Deutschland zwingt Italien keineswegs, deutsche Autors zu kaufen und dafür horrende Defizite anzuhäufen. Genausowenig zwingt China die USA, Schuldenberge zu erzeugen, um ihr riesiges Leistungsbilanzdefizit zu finanzieren.
Nicht nur, dass die Südeuropäer offensichtlich die grenzenlose Finanzierung ihrer aktuellen Notlage, die nur auf bereits länger bestehende Defizite zurückgeht fordern. Nein, sie möchten den Spendern auch noch diktieren wie und in welcher Form das zu geschehen habe.

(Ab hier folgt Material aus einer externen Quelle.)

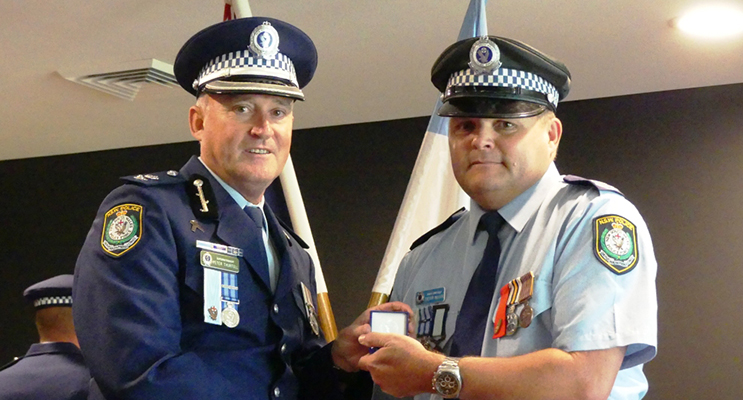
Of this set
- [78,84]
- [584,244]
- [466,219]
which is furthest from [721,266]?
[78,84]

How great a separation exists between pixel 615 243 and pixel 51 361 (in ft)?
7.24

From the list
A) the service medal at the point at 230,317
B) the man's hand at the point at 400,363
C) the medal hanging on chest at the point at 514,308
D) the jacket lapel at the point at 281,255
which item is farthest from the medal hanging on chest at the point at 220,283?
the medal hanging on chest at the point at 514,308

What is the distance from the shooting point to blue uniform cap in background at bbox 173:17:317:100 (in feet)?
6.85

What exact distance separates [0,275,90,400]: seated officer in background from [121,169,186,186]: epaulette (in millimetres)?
1235

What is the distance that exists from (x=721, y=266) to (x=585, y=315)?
2.84m

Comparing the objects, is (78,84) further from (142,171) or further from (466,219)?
(466,219)

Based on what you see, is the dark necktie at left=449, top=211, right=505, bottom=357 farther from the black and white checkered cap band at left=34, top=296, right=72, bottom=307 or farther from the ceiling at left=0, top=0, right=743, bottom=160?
the black and white checkered cap band at left=34, top=296, right=72, bottom=307

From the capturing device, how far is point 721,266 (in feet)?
13.8

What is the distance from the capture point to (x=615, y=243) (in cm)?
176

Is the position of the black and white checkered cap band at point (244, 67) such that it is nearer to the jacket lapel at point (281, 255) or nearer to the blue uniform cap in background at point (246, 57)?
the blue uniform cap in background at point (246, 57)

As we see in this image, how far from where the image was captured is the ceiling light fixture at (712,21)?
3.44 metres

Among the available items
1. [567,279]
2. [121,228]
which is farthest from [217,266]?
[567,279]

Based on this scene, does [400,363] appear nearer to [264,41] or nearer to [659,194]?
[264,41]

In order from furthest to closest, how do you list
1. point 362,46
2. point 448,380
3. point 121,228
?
1. point 362,46
2. point 121,228
3. point 448,380
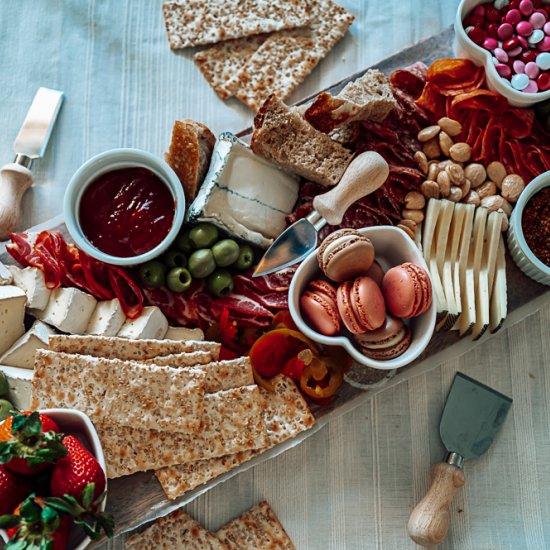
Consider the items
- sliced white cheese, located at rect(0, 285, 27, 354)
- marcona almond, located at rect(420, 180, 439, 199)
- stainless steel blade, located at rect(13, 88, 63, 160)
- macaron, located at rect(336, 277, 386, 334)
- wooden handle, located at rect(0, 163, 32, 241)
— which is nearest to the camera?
macaron, located at rect(336, 277, 386, 334)

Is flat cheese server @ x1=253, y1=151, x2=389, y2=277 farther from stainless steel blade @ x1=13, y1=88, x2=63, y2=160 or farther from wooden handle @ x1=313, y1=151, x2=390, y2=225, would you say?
stainless steel blade @ x1=13, y1=88, x2=63, y2=160

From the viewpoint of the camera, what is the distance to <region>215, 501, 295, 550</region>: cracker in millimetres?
1777

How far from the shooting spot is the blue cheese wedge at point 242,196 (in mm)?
1643

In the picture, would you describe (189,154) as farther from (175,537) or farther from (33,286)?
(175,537)

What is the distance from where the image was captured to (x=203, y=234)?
164 centimetres

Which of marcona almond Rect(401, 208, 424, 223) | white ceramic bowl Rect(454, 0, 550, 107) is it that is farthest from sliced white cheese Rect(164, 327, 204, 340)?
white ceramic bowl Rect(454, 0, 550, 107)

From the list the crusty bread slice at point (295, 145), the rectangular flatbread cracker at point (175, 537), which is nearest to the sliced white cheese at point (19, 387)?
the rectangular flatbread cracker at point (175, 537)

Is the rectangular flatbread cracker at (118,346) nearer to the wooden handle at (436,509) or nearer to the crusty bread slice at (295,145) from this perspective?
the crusty bread slice at (295,145)

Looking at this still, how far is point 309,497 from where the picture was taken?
6.06ft

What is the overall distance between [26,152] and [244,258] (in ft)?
2.43

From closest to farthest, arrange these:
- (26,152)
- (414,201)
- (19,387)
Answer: (19,387)
(414,201)
(26,152)

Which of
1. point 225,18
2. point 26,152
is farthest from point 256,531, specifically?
point 225,18

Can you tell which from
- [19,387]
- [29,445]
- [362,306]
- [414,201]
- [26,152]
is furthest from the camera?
[26,152]

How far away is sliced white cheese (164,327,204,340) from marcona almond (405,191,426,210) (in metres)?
0.62
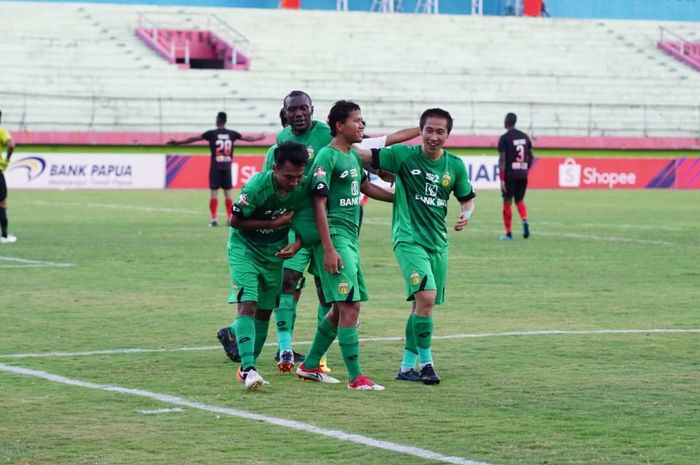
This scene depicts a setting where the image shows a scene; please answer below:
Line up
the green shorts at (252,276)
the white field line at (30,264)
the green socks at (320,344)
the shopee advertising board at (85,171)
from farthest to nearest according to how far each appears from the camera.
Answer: the shopee advertising board at (85,171), the white field line at (30,264), the green socks at (320,344), the green shorts at (252,276)

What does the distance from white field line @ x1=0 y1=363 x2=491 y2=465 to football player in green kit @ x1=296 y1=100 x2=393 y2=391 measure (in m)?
1.15

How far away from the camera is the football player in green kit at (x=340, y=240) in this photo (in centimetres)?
948

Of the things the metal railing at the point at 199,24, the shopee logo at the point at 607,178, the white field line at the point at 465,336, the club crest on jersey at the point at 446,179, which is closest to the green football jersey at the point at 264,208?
the club crest on jersey at the point at 446,179

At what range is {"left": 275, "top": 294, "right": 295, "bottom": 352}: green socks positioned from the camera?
34.0 feet

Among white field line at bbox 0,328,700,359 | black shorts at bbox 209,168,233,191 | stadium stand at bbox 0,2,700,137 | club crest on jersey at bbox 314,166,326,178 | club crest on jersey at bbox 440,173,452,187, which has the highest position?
stadium stand at bbox 0,2,700,137

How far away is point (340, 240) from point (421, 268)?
2.04 feet

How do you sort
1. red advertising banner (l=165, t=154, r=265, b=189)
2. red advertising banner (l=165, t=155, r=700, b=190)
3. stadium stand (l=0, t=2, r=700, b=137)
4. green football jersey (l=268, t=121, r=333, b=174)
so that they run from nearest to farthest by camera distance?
green football jersey (l=268, t=121, r=333, b=174) → red advertising banner (l=165, t=154, r=265, b=189) → red advertising banner (l=165, t=155, r=700, b=190) → stadium stand (l=0, t=2, r=700, b=137)

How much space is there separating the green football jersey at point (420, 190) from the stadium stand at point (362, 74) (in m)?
35.5

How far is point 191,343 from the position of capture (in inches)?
464

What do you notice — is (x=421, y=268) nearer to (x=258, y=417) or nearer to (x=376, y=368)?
(x=376, y=368)

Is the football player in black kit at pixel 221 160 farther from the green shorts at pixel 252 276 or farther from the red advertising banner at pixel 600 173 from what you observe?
the green shorts at pixel 252 276

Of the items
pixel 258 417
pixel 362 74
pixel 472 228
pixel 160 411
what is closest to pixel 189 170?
pixel 362 74

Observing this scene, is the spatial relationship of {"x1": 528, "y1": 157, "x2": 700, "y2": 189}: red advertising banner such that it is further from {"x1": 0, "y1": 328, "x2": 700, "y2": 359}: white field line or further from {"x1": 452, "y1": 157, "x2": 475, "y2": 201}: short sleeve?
{"x1": 452, "y1": 157, "x2": 475, "y2": 201}: short sleeve

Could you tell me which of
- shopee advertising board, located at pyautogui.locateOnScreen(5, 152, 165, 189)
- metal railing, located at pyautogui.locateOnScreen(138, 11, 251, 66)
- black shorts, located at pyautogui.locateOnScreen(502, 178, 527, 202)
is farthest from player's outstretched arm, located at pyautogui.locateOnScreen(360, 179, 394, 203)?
metal railing, located at pyautogui.locateOnScreen(138, 11, 251, 66)
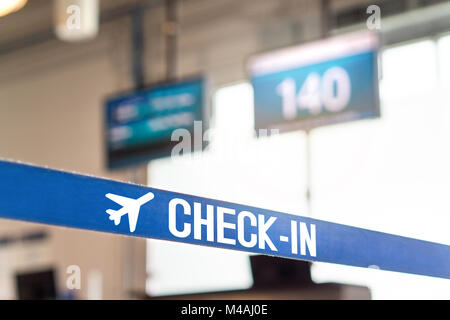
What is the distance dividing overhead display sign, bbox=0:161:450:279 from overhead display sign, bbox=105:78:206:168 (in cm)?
460

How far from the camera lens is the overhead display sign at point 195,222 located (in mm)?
1597

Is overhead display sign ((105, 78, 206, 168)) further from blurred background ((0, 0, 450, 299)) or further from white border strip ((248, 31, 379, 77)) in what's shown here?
white border strip ((248, 31, 379, 77))

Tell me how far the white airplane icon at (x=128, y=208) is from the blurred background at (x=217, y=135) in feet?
12.2

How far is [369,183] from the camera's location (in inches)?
291

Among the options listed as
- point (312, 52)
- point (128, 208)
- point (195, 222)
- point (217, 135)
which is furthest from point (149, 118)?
point (128, 208)

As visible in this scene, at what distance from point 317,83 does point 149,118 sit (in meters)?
1.86

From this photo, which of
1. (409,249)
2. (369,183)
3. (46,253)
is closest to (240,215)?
(409,249)

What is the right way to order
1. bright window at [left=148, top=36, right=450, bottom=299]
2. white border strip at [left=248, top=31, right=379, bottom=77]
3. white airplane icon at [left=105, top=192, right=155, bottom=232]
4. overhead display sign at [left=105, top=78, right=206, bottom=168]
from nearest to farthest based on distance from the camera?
white airplane icon at [left=105, top=192, right=155, bottom=232] → white border strip at [left=248, top=31, right=379, bottom=77] → overhead display sign at [left=105, top=78, right=206, bottom=168] → bright window at [left=148, top=36, right=450, bottom=299]

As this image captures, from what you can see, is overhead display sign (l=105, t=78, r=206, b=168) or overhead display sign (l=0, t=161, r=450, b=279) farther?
overhead display sign (l=105, t=78, r=206, b=168)

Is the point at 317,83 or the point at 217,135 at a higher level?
the point at 217,135

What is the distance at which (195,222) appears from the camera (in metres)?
1.86

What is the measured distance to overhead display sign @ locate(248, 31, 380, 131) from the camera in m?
5.53

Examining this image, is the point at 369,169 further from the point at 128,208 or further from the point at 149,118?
the point at 128,208

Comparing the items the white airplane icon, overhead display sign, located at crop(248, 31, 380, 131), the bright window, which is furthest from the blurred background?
the white airplane icon
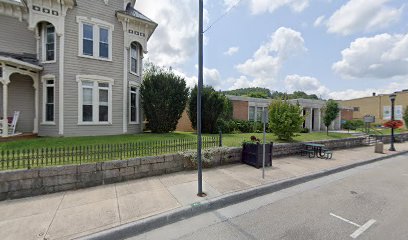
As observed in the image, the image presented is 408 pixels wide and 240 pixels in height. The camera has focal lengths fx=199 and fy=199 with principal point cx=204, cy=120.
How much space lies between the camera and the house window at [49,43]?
36.8 ft

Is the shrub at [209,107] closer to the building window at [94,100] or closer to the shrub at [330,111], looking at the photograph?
the building window at [94,100]

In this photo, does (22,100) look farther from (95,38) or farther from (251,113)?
(251,113)

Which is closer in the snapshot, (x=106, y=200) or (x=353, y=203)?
(x=106, y=200)

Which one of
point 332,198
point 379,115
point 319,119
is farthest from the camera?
point 379,115

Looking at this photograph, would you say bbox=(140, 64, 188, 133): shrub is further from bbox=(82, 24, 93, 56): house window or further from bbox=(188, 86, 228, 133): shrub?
bbox=(82, 24, 93, 56): house window

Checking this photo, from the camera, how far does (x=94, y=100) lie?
1162cm

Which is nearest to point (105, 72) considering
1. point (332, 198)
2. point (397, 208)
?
point (332, 198)

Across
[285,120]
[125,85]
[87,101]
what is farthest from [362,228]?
[87,101]

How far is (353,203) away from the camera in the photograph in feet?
17.4

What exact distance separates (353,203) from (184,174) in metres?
5.00

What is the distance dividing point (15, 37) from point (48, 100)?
4.17 m

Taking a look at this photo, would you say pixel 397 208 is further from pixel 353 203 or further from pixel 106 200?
pixel 106 200

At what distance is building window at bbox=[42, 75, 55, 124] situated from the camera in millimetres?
11109

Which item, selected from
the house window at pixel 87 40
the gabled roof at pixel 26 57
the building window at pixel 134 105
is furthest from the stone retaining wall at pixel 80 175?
the gabled roof at pixel 26 57
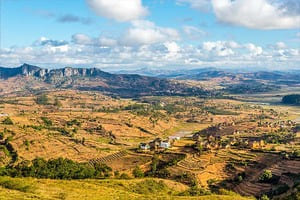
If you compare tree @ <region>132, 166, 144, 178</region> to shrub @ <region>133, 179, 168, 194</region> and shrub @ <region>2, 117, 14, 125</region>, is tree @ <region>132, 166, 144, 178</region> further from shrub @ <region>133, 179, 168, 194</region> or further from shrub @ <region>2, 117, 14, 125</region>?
shrub @ <region>2, 117, 14, 125</region>

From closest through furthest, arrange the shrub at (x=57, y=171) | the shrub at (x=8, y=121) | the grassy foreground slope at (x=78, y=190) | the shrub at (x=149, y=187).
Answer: the grassy foreground slope at (x=78, y=190) < the shrub at (x=149, y=187) < the shrub at (x=57, y=171) < the shrub at (x=8, y=121)

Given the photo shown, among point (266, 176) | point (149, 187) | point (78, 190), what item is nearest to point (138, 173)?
point (149, 187)

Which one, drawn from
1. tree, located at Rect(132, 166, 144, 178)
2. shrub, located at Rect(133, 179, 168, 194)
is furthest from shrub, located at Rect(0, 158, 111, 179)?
shrub, located at Rect(133, 179, 168, 194)

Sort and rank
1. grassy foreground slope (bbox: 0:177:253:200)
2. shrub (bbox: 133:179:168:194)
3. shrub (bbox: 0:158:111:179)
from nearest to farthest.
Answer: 1. grassy foreground slope (bbox: 0:177:253:200)
2. shrub (bbox: 133:179:168:194)
3. shrub (bbox: 0:158:111:179)

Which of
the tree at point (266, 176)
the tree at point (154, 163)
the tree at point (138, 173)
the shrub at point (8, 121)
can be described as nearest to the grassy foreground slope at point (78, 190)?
the tree at point (138, 173)

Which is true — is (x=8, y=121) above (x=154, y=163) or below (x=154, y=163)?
above

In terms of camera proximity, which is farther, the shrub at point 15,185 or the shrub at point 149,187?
the shrub at point 149,187

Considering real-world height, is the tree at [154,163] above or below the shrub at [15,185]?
below

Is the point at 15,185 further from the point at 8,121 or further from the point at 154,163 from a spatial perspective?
the point at 8,121

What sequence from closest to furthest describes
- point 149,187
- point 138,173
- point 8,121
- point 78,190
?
point 78,190, point 149,187, point 138,173, point 8,121

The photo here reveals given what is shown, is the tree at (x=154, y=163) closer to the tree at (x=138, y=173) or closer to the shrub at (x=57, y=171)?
the tree at (x=138, y=173)

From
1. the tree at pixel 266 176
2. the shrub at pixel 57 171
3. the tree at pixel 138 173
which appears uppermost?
the tree at pixel 266 176
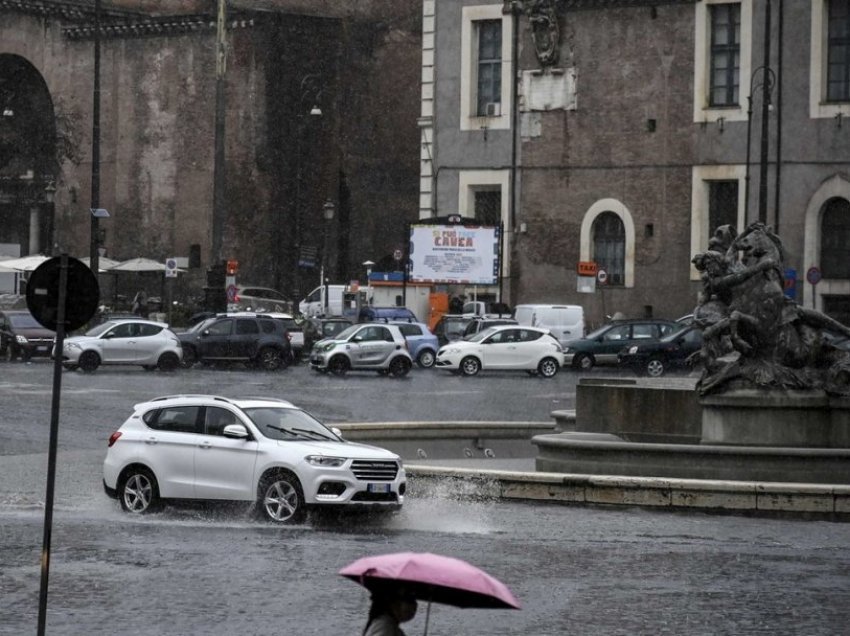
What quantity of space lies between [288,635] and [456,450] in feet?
49.8

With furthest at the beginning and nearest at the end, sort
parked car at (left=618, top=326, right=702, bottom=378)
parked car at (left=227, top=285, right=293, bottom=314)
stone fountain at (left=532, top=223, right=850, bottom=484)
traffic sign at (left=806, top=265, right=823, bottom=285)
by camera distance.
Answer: parked car at (left=227, top=285, right=293, bottom=314), traffic sign at (left=806, top=265, right=823, bottom=285), parked car at (left=618, top=326, right=702, bottom=378), stone fountain at (left=532, top=223, right=850, bottom=484)

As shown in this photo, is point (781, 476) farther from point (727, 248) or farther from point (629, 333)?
point (629, 333)

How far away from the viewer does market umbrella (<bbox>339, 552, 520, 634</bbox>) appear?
660 centimetres

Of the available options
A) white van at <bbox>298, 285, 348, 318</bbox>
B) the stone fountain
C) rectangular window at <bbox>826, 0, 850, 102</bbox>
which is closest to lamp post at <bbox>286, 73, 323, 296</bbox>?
white van at <bbox>298, 285, 348, 318</bbox>

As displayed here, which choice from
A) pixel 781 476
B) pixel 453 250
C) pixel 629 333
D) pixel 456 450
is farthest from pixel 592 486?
pixel 453 250

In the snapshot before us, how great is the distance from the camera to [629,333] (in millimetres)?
50906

Ausgerechnet Italien als Erfinder der faschistischen Ideologie glaubt sogar, selbsterzeugte Haushalts- und Wirtschaftsprobleme mit vorgeschobenen Nazianklagen ausgleichen zu können. 4 Generationen nach dem Krieg. Die ganzseitige Anzeige in der FAZ war ein unglaubliches Ding.
Mit welchem Prädikat man das alles qualifzieren möchte, mag jeder selbst entscheiden. Ziemlich sicher ist nur eins: Wenn eine Vermögensabgabe kommt, die als Folge solcher Zumutungen eingezogen wird, könnte das erhebliche Verwerfungen zur Folge haben.
Alternative Szenarien
Lieber Herr Bernau,
selbstverständlich sind auch andere Szenarien denkbar. Eines hatte ich ja bereits genannt: Höhere Steuereinnahmen über die Erbschaftssteuer.
2. Szenario: Auch die Deutschen senken vermehrt ihre Sparquote zugunsten des Konsums oder starten mit privaten Verschuldungszuwächsen. Dann klappt es auch bei entsprechend hoher Dosierung mit den Haushaltsüberschüssen wie seinerzeit in den USA unter Clinton im Jahre 2000. Aber auch hier gilt: „Aber wehe, wehe, wehe! Wenn ich, auf das Ende sehe!“ Das vorläufige Ende war dann das Finanzbeben 2007/2008 ff., dessen Erschütterungen sich insbesondere in den Bilanzen der deutschen Landesbanken entluden und somit letztlich auch im Staatshaushalt.
3. Szenario: Die Unternehmen erhöhen ihre REALEN Investitionen (also keine Buybacks und ähnliches Finanzgedöns) über zusätzliche Schulden oder aber vorhandene Liquiditätspolster. Wie wir aber aktuell sehen, kaufen sie lieber eigene Aktien oder engagieren sich im Bereich des fiktiven Kapitals an den Finanzmärkten. Warum ist das so? Darauf hatte Marx die ultimative Antwort: Weil es sich für die Unternehmen bei Marktsättigung FINANZIELL nicht lohnt, weil zusätzliche REALE Kapazitäten letztlich auf die Gewinnmargen drücken. Da kaufen sie doch lieber andere Unternehmen auf und dominieren den Markt über Größe und somit Preissetzungsmacht. Und wenn das ausgereizt ist, dann kaufen sie eben ihre eigenen Aktien.
Ohne zusätzliche staatliche Verschuldung werden wir die monetäre Krise des Kapitalismus nicht lösen können, Herr Bernau. Carl Christian von Weizsäcker hatte dies bereits mehrfach in der FAZ dargelegt; das erste Mal im Jahre 2010: https://www.faz.net/aktuell/wirtschaft/wirtschaftswissen/essay-das-janusgesicht-der-staatsschulden-1999357.html .
Ottmar Issing hatte vor wenigen Wochen ein hochkarätiges Seminar zu diesem Thema organisiert. Leider dominiert und überlagert aber die aktuelle Corona Debatte um Eurobonds etc. diesen viel wichtigeren Denkansatz, der einer kopernikanischen Wende gleichkommt: https://www.ifk-cfs.de/no_cache/de/events/detail/termin/event/tx_cal_phpicalendar/2020/02/27/niedrigzinsen_warum_wie_lange_konsequenzen.html
Und auch das jüngste Paper von von Jordà, Schularick und Taylor: „Disasters Everywhere: The Costs of Business Cycles Reconsidered“ gibt ausreichend Anlass, die alten Gewissheiten ganz neu zu überdenken: https://www.frbsf.org/economic-research/publications/working-papers/2020/wp2020-11.pdf
Vielleicht fällt Ihnen ja noch eine weitere 4. oder 5. Möglichkeit ein, die ich jetzt übersehen habe.